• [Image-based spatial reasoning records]
[Begin]

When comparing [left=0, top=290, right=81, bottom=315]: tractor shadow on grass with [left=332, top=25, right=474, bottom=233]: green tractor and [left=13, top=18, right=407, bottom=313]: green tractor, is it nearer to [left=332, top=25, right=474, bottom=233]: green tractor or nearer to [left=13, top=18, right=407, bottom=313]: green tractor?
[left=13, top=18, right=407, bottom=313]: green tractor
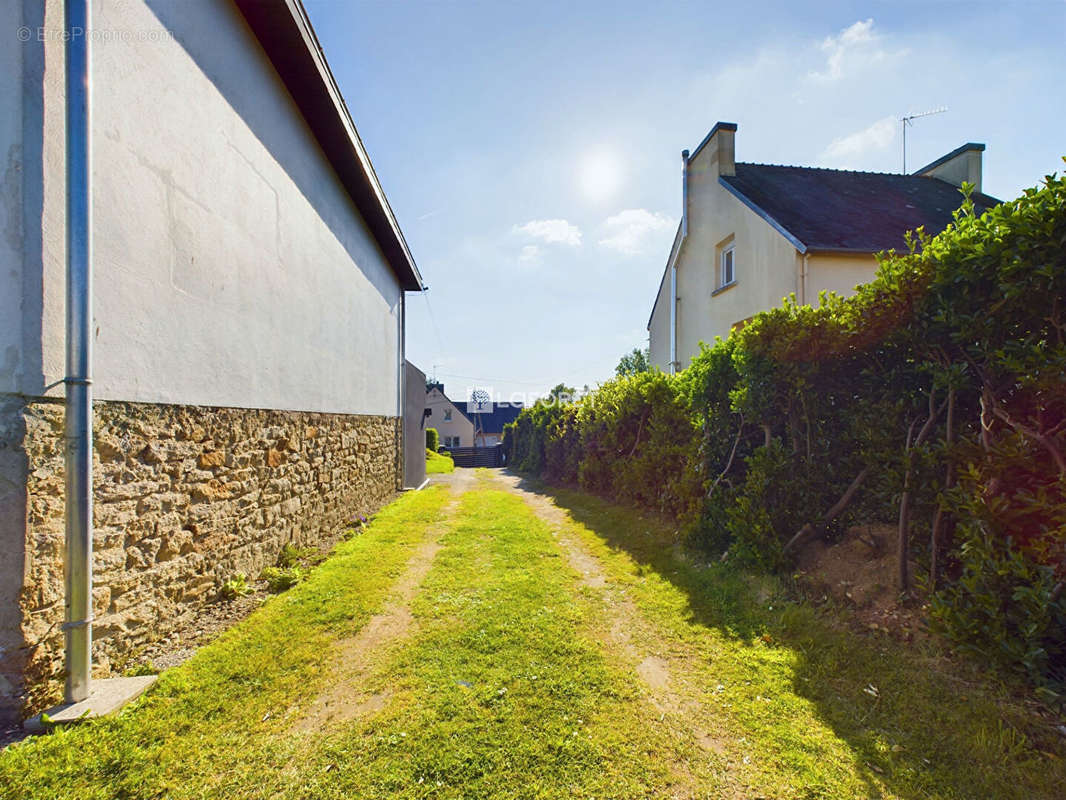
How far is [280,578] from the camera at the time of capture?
4.20 meters

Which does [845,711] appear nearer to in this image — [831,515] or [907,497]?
Result: [907,497]

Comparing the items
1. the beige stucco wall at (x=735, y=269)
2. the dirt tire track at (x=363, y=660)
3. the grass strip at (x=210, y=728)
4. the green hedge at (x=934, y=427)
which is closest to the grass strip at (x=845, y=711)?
the green hedge at (x=934, y=427)

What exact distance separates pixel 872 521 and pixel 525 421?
1640cm

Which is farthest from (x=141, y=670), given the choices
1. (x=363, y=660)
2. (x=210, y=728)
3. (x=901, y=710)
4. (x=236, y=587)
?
(x=901, y=710)

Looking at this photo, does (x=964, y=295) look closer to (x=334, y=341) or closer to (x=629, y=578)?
(x=629, y=578)

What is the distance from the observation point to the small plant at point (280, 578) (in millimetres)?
4195

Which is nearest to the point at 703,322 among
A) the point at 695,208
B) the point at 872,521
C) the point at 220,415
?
the point at 695,208

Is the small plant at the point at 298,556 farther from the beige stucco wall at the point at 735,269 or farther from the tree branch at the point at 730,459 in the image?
the beige stucco wall at the point at 735,269

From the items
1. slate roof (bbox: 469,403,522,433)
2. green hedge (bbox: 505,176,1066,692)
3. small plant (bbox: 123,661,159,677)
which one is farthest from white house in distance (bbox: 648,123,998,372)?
slate roof (bbox: 469,403,522,433)

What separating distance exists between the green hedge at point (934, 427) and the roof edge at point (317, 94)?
5.69 m

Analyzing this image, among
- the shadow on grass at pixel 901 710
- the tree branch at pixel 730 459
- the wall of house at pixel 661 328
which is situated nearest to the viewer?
the shadow on grass at pixel 901 710

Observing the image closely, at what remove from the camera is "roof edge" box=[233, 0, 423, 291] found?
179 inches

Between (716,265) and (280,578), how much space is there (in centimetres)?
1068

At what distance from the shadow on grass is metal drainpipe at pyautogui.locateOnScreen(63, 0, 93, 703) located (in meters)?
3.63
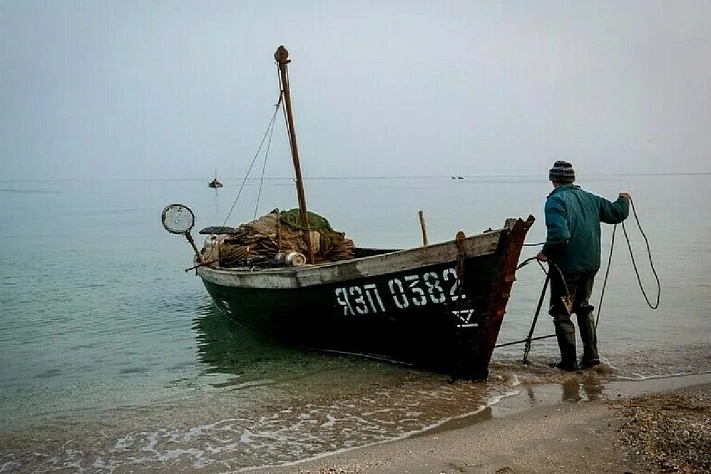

[End]

• [GOAL OF THE EXERCISE] Please convert the records into a two-column CSV with the columns text and answer, one row per record, beginning at the line that has "Between (716,265) and" and stopping after the last record. Put each text and each answer in its own quoted field with line breaks turned into spaces, and leave the pictures out.

• [RESULT BELOW]
text,answer
"Between (716,265) and (280,578), how much space is there (in centimetres)?","1068"
"At what distance from the shadow on grass is metal drainpipe at pyautogui.locateOnScreen(63, 0, 93, 703) located (in meters)?","3.63"